Whether older diesel engines, tyre abrasion or...

Measuring particulate matter with drones

This article combines two major topics of our time - remote dust and drones - and shows how you can successfully carry out fine dust measurements with drone solutions from Airclip.


    Whether older diesel engines, tyre abrasion or swirling dirt, city centres with high traffic volumes are heavily polluted by particulate matter. Science, local authorities, residents and companies are already working on improving the quality of life in city centres. In this article, we explain how this can be achieved with sensors on drones.

    Particulate matter. Causes and consequences.

    Diesel exhaust fumes, abrasion processes on vehicle tyres and brakes, as well as the swirling up of dust layers, lead to high levels of particulate matter pollution, which significantly reduces air quality. Particulate matter refers to particles less than a micrometre in diameter, which are inhaled by everyone and can cause anything from respiratory irritation to illness. Heavy metals contained in brake and tyre abrasion also lead to a health risk, which is why scientists, local authorities, residents and companies are keen to identify regions that are heavily polluted by particulate matter and take appropriate measures, such as setting up low emission zones, building bypasses or improving technologies, to ensure a higher quality of life and stay in polluted regions.

    Monitoring. The right way to detect particulate matter.

    However, in order to be able to detect particulate matter pollution in the first place, monitoring is required. The monitoring of particulate matter is only possible with special particulate matter sensors. These sensors count particles in the air. Whether ground-based or measured in the air with drones, the functionalities of the sensors are similar. First, the air is drawn in and then counted with an optical sensor. The determined value is saved with coordinates and time in lists, which can then be analysed every second. The measurement results of permanently installed sensors can even be tracked live: https://luquas.de/luquasapp/#/map.

    When counting particles, a distinction is made between the size of the particles. This is referred to as PM fractions. PM10, for example, indicates the number of particles with a diameter of 10 µm. These are mainly produced by the whirling up of dust and abrasion processes in tyres and brakes or in house fires and industrial processes. Smaller PM fractions, such as PM1 and PM2.5, are mainly attributable to vehicle exhaust gases. The Federal Highway Research Institute (BASt) states that over 100,000 tonnes of these particles are produced in Germany every year. On average, 0.1g is produced with every kilometre travelled by car.

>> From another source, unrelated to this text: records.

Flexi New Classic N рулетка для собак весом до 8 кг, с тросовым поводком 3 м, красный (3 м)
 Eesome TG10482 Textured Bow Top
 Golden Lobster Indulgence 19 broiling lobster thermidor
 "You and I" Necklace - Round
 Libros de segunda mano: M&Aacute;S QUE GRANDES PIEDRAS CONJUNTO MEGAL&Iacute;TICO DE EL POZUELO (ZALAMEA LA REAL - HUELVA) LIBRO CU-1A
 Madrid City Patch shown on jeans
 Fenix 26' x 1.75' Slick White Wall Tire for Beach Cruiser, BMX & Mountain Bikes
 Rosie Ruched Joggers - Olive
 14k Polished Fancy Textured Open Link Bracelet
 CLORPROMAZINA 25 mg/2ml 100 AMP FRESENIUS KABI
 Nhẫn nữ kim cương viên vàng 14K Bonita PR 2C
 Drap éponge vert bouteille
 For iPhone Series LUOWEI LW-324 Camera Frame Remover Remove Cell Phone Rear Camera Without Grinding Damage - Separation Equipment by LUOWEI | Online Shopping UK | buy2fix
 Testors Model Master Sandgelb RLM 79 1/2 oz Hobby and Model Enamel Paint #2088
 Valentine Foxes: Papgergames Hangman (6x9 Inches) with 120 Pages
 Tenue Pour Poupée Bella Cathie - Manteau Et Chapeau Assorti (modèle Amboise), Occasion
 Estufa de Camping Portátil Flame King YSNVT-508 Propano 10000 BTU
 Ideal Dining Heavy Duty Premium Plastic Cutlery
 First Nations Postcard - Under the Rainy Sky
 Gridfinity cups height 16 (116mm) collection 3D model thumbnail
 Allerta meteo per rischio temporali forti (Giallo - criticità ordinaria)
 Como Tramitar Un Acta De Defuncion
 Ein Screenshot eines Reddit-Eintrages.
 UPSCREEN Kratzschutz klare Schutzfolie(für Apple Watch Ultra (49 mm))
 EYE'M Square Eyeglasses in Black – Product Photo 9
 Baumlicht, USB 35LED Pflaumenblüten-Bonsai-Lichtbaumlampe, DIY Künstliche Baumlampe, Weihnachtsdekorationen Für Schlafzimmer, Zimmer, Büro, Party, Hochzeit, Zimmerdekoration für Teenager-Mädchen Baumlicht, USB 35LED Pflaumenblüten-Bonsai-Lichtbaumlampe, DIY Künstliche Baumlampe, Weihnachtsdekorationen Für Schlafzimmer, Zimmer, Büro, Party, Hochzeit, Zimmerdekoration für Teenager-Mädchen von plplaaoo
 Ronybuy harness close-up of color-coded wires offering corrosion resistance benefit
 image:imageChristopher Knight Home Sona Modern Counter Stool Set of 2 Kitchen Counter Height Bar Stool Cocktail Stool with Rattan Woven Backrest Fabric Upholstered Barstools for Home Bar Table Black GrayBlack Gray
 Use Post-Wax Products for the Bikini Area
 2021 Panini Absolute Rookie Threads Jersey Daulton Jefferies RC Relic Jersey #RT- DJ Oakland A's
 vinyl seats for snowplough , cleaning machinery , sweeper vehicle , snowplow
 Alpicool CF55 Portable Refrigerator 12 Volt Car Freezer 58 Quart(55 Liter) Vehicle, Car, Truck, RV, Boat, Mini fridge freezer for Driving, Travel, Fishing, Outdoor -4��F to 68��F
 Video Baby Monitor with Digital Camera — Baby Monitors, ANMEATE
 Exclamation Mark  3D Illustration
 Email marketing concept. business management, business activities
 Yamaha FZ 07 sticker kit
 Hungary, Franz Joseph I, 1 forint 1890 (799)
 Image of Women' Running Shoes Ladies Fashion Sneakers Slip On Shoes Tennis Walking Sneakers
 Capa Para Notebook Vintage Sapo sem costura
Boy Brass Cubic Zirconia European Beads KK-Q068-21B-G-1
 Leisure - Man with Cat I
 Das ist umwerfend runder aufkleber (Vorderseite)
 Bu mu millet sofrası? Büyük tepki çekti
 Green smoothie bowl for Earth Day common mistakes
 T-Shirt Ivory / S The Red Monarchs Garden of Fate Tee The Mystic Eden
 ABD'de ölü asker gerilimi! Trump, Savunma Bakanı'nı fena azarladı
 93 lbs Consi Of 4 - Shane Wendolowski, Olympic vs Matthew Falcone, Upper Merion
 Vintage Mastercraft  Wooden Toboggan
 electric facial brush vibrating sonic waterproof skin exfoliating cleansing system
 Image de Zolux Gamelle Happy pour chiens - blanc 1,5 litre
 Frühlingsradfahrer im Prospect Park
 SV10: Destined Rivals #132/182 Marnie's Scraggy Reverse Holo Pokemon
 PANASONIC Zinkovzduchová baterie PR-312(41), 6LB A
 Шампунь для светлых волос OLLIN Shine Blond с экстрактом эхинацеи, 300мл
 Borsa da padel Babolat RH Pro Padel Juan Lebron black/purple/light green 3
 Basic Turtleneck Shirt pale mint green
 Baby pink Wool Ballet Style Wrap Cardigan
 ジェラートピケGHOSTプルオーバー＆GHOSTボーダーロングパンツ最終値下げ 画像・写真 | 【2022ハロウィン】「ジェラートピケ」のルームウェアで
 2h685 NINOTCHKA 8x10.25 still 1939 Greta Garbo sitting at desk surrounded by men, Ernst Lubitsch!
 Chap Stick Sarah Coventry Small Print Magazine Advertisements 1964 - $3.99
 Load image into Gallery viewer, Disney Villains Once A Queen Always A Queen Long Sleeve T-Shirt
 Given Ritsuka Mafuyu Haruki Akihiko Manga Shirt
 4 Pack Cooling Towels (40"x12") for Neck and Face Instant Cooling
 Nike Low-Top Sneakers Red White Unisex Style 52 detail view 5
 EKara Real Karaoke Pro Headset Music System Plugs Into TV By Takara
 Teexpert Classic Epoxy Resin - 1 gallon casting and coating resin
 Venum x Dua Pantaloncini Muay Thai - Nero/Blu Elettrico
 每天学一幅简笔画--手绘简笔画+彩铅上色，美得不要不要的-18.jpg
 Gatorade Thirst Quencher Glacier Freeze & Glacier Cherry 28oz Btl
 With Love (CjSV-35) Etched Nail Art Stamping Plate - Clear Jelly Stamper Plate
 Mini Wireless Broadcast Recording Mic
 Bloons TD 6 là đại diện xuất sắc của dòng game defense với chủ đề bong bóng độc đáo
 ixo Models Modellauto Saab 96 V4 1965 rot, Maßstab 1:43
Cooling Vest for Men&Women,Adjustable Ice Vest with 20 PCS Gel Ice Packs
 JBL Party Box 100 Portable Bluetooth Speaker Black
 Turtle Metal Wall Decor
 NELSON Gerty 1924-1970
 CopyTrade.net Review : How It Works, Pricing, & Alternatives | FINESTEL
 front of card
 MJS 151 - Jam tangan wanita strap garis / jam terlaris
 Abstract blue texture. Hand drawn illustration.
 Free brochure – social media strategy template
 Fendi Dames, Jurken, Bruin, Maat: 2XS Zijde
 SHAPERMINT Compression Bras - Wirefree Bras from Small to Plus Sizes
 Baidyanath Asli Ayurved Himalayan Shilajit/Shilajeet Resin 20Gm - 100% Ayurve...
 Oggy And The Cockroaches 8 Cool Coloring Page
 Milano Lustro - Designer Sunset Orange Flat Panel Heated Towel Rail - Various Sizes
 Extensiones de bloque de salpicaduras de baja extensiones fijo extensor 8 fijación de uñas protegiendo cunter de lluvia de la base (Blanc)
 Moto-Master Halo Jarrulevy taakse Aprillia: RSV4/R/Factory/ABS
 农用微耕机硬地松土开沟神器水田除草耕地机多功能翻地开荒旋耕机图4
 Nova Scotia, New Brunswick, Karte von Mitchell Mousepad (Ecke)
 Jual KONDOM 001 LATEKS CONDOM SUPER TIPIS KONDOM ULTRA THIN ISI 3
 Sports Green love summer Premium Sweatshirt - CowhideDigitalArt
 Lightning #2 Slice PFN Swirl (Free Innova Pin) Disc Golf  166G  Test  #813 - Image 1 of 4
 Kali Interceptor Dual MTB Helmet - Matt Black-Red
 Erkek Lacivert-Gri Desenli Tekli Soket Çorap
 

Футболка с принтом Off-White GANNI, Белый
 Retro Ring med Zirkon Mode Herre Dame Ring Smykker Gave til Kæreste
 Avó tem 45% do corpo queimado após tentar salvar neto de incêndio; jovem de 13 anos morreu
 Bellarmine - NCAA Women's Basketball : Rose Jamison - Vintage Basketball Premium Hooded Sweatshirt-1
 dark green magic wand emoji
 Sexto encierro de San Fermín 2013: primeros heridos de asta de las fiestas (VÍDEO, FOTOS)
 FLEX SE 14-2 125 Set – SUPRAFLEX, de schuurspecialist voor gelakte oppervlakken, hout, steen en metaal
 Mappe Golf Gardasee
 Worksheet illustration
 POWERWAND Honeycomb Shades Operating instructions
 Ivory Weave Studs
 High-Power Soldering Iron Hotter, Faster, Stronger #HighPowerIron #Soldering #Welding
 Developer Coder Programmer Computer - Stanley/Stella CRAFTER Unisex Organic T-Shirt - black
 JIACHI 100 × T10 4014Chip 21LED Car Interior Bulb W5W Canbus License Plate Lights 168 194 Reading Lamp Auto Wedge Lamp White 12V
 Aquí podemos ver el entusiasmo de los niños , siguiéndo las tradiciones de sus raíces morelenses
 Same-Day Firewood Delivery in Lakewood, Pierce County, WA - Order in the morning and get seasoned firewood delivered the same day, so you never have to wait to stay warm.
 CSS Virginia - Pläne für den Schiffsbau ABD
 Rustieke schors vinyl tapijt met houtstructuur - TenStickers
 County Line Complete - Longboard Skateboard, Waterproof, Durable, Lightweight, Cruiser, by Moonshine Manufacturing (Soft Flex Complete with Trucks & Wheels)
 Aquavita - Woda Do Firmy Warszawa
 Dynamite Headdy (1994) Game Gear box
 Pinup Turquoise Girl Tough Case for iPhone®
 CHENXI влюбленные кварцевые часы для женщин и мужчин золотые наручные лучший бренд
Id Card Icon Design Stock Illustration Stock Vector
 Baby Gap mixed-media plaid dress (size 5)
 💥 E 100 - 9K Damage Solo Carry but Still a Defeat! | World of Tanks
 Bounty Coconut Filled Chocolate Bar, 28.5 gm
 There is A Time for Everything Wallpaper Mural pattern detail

    In order to significantly reduce particulate pollution, emissions must therefore be reduced for all polluters, and the Federal Environment Agency has set corresponding targets. Special sensor technology that can detect the smallest particles is also required to detect the polluters.

    Diagramm aus Beispielmessung

    Figure 1: Diagram from sample measurement

    Where can I get sensors?

    The University of Stuttgart, for example, supports the OK Lab Stuttgart, which aims to develop applications with the luftdaten.info project that inform and positively shape society and support administrations and authorities in making their work more transparent. This gives everyone the opportunity to build a very simple particulate matter sensor and become part of the network.

    Users for whom standardised measurements and the detection of very small particles are important must use professional equipment. For example, the Fidas Fly 200 sensor developed with partner Palas is a measuring device that continuously and simultaneously measures different fractions. To be precise:

    • the PM fractions PM1, PM2.5, PM4, PM10, PMtotal

    • alveolar, thoracic and inhalable mass fractions according to DIN EN 481

    • Particle number concentration and the particle size distribution in 32 size classes per decade in the particle size range from 180 nm to 18 µm or 400 nm to 40 µm.

    Based on the certified Palas Fidas fine dust sensor, the module combines high-quality measurement technology with a data logger and live transmission. The special feature of this real-time dust monitor is its low weight and small size, which is why it can also be used with drones. The sensor can be controlled remotely and the measurement data can be displayed as live video on a monitor.

    Drones make measurements in the air possible

    Measuring in the vicinity of industrial plants with high chimneys has been particularly difficult in the past. However, the Fidas Fly 200 is optimised for use in the air. Attached to the HORUS 120 drone, it is ready for use in under a minute. The container system allows the Fidas Fly 200 to be attached vertically or horizontally, depending on whether the snorkel (aerosol suction tube) is to protrude forwards or upwards.

    For measurements that exceed the flight time of the HORUS 120, it is also possible to use the HORUS 120 cable-connected. The HORUS-Powerline plug & play special solution is available for the HORUS container system for this purpose.